Re: [PATCH v7 9/9] iio: ssp_sensors: reuse embedded RX buffer for SPI transfers
From: Sanjay Chitroda
Date: Sun May 03 2026 - 10:17:48 EST
On 26 April 2026 8:05:40 pm IST, Jonathan Cameron <jic23@xxxxxxxxxx> wrote:
>On Sun, 26 Apr 2026 14:47:10 +0530
>Sanjay Chitroda <sanjayembeddedse@xxxxxxxxx> wrote:
>
>> From: Sanjay Chitroda <sanjayembeddedse@xxxxxxxxx>
>>
>> Avoid allocating a temporary DMA buffer in the interrupt context when
>> handling hub-to-AP and AP-to-hub SPI write messages.
>>
>> Replace the dynamically allocated RX buffer with a fixed-size,
>> preallocated buffer embedded in the driver structure and reused for all
>> SPI receive operations.

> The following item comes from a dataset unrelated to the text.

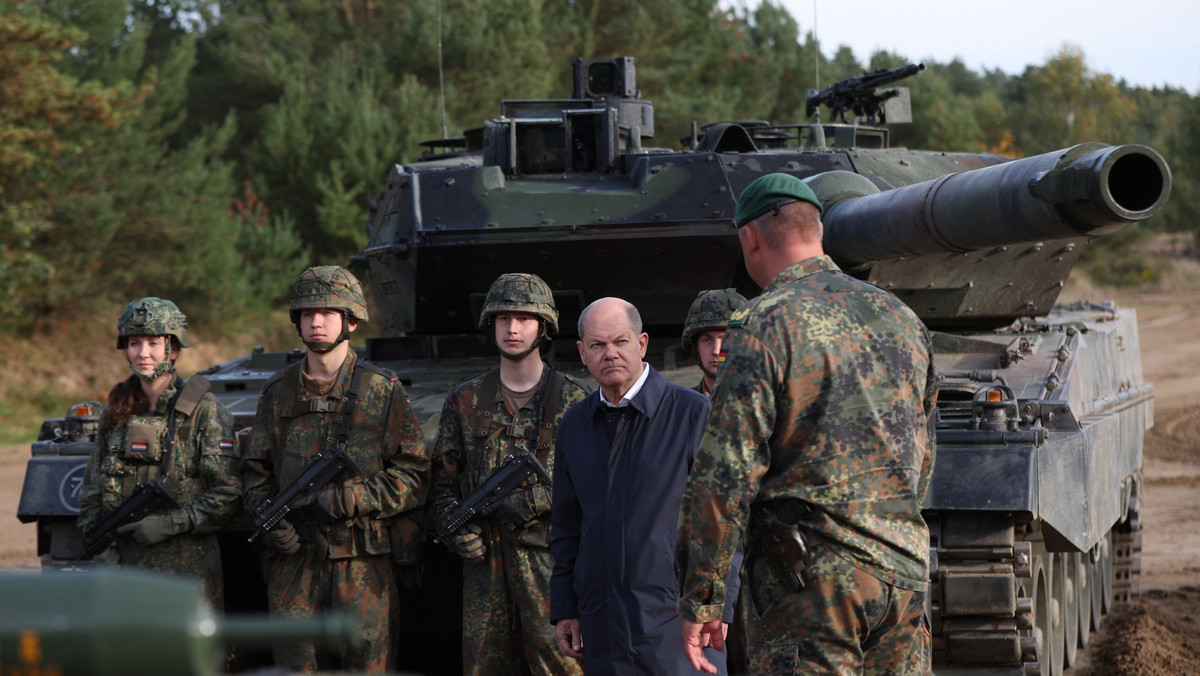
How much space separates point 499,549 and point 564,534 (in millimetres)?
894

This removes memory allocation from the
>> IRQ path, simplifies lifetime management.
>>
>> Signed-off-by: Sanjay Chitroda <sanjayembeddedse@xxxxxxxxx>
>
>> diff --git a/drivers/iio/common/ssp_sensors/ssp_spi.c b/drivers/iio/common/ssp_sensors/ssp_spi.c
>> index 870214551f0b..e41da88bf96d 100644
>> --- a/drivers/iio/common/ssp_sensors/ssp_spi.c
>> +++ b/drivers/iio/common/ssp_sensors/ssp_spi.c
>> @@ -339,7 +339,7 @@ static int ssp_parse_dataframe(struct ssp_data *data, char *dataframe, int len)
>> /* threaded irq */
>> int ssp_irq_msg(struct ssp_data *data)
>> {
>> - char *buffer;
>> + char *buffer = data->rx_buf;
>> u8 msg_type;
>> int ret;
>> u16 length, msg_options;
>> @@ -383,19 +383,12 @@ int ssp_irq_msg(struct ssp_data *data)

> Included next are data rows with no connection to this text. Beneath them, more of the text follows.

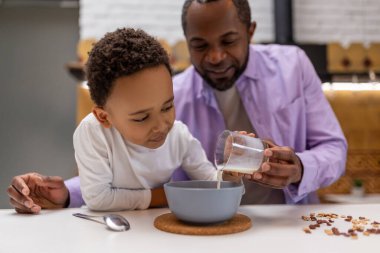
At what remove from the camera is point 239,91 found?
64.2 inches

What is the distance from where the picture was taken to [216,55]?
4.66 feet

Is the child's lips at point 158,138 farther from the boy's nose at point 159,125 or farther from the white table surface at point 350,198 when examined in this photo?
the white table surface at point 350,198

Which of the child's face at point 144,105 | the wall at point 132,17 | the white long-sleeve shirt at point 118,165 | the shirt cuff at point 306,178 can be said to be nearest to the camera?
the child's face at point 144,105

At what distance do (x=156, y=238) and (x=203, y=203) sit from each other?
10 cm

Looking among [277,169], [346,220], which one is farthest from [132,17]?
[346,220]

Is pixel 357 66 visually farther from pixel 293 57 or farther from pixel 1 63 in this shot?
pixel 1 63

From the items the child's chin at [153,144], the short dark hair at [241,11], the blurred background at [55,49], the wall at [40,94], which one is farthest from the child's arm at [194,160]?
the wall at [40,94]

>> * but the slave should not send such ones - it is to
>> * check but let's handle this
>> */
>> - buffer = kmalloc(length, GFP_KERNEL | GFP_DMA);
>As bellow.
>
>> - if (!buffer) {
>> - ret = -ENOMEM;
>> - goto _unlock;
>> - }
>>
>> /* got dead packet so it is always an error */
>> ret = spi_read(data->spi, buffer, length);
>> if (ret >= 0)
>> ret = -EPROTO;
>>
>> - kfree(buffer);
>> -
>> dev_err(SSP_DEV, "No match error %x\n",
>> msg_options);
>>
>> @@ -428,22 +421,13 @@ int ssp_irq_msg(struct ssp_data *data)
>> mutex_unlock(&data->pending_lock);
>> break;
>> case SSP_HUB2AP_WRITE:
>> - buffer = kzalloc(length, GFP_KERNEL | GFP_DMA);
>Is there any chance that GFP_DMA marking is needed?
>
As per my understanding, this must be legacy flag as there is no direct use of any dma_* API. marking should be redundant and safe to drop.